**Requirement:** Search the entries below for "Fraction", and copy each line where it appears.
________________
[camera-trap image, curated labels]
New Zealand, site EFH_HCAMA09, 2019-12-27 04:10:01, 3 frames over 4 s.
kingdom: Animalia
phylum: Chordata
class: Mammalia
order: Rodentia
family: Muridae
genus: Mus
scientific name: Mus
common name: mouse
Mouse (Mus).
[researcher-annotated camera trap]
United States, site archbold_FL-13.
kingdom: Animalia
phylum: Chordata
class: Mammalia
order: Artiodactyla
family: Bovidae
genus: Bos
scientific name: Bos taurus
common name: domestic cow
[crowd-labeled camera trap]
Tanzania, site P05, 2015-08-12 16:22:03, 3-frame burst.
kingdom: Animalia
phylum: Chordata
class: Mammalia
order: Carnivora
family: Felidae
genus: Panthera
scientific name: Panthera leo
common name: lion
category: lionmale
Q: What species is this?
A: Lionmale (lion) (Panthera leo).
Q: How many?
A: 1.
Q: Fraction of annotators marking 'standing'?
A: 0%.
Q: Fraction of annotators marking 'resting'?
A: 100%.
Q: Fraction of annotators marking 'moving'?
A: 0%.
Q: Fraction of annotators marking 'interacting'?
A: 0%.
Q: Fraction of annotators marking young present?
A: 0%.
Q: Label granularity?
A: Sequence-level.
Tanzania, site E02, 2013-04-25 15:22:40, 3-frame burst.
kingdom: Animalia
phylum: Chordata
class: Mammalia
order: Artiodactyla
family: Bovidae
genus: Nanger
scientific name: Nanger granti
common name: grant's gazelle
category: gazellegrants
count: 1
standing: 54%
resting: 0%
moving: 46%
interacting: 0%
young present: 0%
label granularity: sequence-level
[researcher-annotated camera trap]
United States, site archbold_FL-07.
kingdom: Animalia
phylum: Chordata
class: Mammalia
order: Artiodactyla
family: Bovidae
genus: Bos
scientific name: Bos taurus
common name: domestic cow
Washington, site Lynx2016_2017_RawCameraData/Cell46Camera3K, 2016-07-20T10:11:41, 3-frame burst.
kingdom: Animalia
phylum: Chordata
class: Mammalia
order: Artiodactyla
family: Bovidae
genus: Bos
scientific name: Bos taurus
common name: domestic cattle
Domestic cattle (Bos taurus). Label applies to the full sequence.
________________
**Output for this exercise:**
Q: Fraction of annotators marking 'standing'?
Q: Fraction of annotators marking 'resting'?
Q: Fraction of annotators marking 'moving'?
Q: Fraction of annotators marking 'interacting'?
Q: Fraction of annotators marking young present?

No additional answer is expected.